Someone was writing to a group of people about an upcoming meeting of the “Alchemy group.” My name must have been among their contacts for another reason, and a slip of a finger added me to their distribution. I’ve occasionally received a reply from someone saying “I think you intended this for another Mary” and indeed I had. So when I received a notice that someone would not be able to make this week’s meeting of the group,  I was not unduly concerned.

Then I started receiving the “reply all’s” – Sorry to hear you won’t be there and I won’t be making it either and Could someone send me the details of what was decided? – etc. etc. I did my own “reply all” and asked politely to be removed from the distribution, acknowledging the unintended error of my inclusion.

No one replied. And I probably should have realized that my request was impossible to fulfill, as no single person was in charge of the “distribution.” The distribution was itself distributed: once the error was out among the group, it would be repeated, as members “replied-all” to old emails in order to communicate with the whole group.

So I continue to receive emails about the goings-on of the mysterious “Alchemy group,” noticing but otherwise ignoring them, as I do with so many emails from websites I bought something from, lists I may or may not have signed up for, and the myriad organizations who somehow have my email address.

Then yesterday, one caught my attention.

A son was responding on behalf of his mother through her email. I take the liberty of quoting from his note:

Just a little update on Mom and Dad.

Dad had a massive stroke just before Thanksgiving and is now in a nursing home… on good days he is aware of what is going on… on bad days, he will only speak Polish (his first language.)

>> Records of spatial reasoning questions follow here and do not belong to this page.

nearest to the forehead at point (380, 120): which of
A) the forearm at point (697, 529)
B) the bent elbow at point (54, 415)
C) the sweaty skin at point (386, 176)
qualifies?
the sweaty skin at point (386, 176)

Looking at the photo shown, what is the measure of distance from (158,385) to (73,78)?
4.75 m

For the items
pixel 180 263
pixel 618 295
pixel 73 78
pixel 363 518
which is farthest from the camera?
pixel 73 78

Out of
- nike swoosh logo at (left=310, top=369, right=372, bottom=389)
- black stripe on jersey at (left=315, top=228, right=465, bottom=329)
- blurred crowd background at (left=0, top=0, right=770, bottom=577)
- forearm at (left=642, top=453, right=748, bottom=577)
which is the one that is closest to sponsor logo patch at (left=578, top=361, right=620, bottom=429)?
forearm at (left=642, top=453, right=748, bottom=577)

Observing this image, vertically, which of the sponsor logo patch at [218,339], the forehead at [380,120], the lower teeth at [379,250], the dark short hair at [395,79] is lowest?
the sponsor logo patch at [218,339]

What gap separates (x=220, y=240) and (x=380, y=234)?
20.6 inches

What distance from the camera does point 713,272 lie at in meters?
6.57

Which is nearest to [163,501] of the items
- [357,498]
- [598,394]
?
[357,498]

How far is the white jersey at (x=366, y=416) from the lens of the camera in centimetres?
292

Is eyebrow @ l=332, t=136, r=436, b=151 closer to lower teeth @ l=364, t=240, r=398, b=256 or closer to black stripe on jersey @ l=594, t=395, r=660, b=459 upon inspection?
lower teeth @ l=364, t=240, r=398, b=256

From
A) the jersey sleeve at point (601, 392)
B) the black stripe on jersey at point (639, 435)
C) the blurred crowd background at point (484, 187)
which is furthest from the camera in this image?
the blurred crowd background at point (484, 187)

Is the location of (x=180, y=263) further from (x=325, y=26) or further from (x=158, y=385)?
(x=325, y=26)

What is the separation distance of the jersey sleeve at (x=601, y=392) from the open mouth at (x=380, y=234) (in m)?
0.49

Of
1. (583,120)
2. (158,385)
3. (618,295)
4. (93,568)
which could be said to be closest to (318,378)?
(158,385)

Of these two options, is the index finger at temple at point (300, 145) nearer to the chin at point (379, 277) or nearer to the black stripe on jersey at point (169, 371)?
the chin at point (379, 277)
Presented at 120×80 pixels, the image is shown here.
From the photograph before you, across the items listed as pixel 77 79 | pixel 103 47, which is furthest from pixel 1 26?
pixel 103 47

At about the same time, Mom slipped into some bouts with confusion and can no longer live alone.  She is now unable to use her email;  we check it only once in a while and print off only a few things that we know she will read.

If the fates are with us, she might be able to come to a meeting in the spring.

Both my parents have been gone many years now. My sister will post a Facebook remembrance on their birthdays or the dates of their passing. My remembrances are more likely to find their way into poems, with their sometimes complicated or conflicted natures.

In May, I went to a memorial service for the mother of my friend Christine – the first person I became friends with when I moved to New York to attend the American Academy of Dramatic Arts in 1976. In those early years in New York, Christine’s family’s home in Connecticut was much closer than mine in Florida, and I was an adopted son there at holidays for many years – a generosity I have never forgotten.

My friends and I are “that age” now. Many I know are going through or have gone through the difficult time of the ageing and demise of parents. I was touched by the details of the communication from this one son to the group to which his mother belonged.

I don’t believe things happen “for a reason.” If anything, I believe in the randomness of things. But I also believe that the same randomness presents opportunities, should we choose to take them.

By accident, I became privy to communications among a group of people I didn’t know. One of those communications was a touching reminder of the ephemerality of our lives, and the value of the connections we have in the brief time we have together.

During this holiday season, in an era that often seems to be lacking in empathy, any opportunity to offer some seemed important.

So I replied to a stranger’s son, offered my sympathy, and wished him and his family joy in their time together.